Mainzer Lehrbuch-4-4-2/4-4-1-1
Die Hausherren begannen mit einem System, welches auch direkt aus dem DFB-Lehrbuch hätte stammen können. Prinzipiell orientierten sie sich in einem 4-4-2 mit zwei engen Stürmern, welche den gegnerischen Sechserraum versperrten und im Wechsel die gegnerischen Innenverteidiger bogenartig anliefen. Der ballferne Stürmer orientierte sich dann meistens am gegnerischen Sechser, der ballnahe Stürmer versuchte Druck zu erzeugen und den zweiten Innenverteidiger durch seinen Lauf zu verschließen. Dabei starteten sie etwas vor der Mittellinie ihr Pressing; in tieferen Zonen arbeitete Malli etwas weiter nach hinten als Mittelstürmer Muto.
Dahinter positionierten sich die vier Mittelfeldspieler in der Horizontale kompakt und positionsgetreu in einer Linie, wobei es hierbei immer wieder situative Mannorientierungen gab. Gelegentlich rückten zum Beispiel die Sechser heraus, um die Achter Hoffenheims aggressiv zuzustellen und direkt bei der Ballannahme attackieren zu können.
Interessant war, wie die Flügelstürmer im Sinne des Kettenspiels und ballorientierten Spiels nicht mannorientiert mit den Flügeln mitgingen, sondern die Sechser absicherten. Wurden diese ausgespielt, setzten die Flügelstürmer in Richtung Mitte nach und sorgten für Folgedruck. Der Gegner konnte das zwar meistens mit simplen Pässen auf den Flügeln lösen, doch verlor dadurch vielfach an Dynamik und Raum (Fußballwissen: Ein Querpass auf die Seite ist ein Rückpass).
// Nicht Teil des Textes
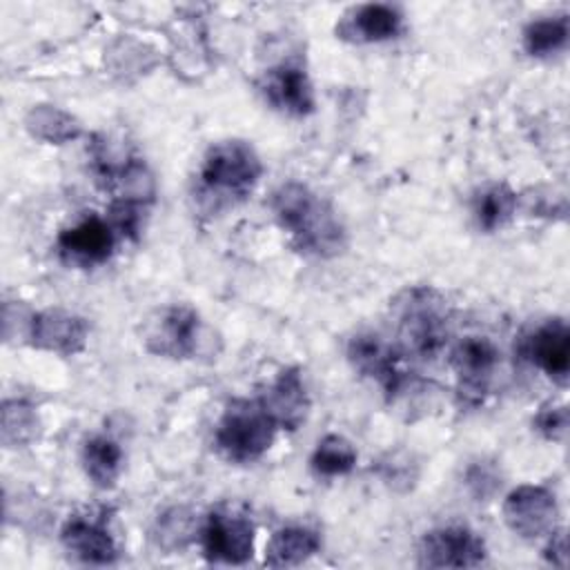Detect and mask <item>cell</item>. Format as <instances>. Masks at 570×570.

In der letzten Linie war ähnliches der Fall, wobei die Innenverteidiger noch deutlich positionsgetreuer als die Innenverteidiger waren, während die Außenverteidiger etwas öfter und früher herausrückten, um die Flügelstürmer des Gegners attackieren zu können.
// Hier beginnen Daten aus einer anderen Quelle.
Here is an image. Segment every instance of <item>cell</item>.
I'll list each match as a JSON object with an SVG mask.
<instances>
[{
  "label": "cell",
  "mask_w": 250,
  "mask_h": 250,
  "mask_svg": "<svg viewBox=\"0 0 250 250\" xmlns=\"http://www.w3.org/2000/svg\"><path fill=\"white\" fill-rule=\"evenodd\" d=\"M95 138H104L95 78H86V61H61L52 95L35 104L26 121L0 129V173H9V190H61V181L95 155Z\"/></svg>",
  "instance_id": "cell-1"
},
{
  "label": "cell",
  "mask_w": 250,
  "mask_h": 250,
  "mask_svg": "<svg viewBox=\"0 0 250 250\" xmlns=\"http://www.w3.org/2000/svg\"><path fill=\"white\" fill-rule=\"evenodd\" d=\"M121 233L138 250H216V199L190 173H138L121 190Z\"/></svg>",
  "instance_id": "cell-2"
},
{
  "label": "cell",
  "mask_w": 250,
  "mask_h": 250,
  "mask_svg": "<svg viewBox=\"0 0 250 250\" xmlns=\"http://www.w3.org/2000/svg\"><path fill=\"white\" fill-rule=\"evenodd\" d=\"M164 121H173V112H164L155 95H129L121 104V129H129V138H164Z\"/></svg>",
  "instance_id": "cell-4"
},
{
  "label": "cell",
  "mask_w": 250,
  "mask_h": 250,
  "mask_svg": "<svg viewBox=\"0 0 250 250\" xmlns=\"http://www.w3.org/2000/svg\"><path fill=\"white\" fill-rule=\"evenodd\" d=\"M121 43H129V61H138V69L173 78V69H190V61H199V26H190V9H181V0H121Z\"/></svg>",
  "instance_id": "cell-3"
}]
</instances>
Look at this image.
Offensiv sah es prinzipiell ähnlich aus. Muto besetzte die letzte Linie und pendelte zwischen den Halbräumen, während Yunus Malli – laut Sky-Kommentator ein junger Mesut Özil – in den Räumen dahinter und zwischen den Linien nach Anspielen suchte. Malli ist hierbei ein unterschätzter und sehr guter Akteur. Seine Läufe sind gelegentlich unorthodox, meist aber intelligent im Bezug auf die Spieldynamik, dazu kann er sehr kreative Pässe spielen und ist ein guter, geschickter Dribbler – auch auf engstem Raum unter Druck.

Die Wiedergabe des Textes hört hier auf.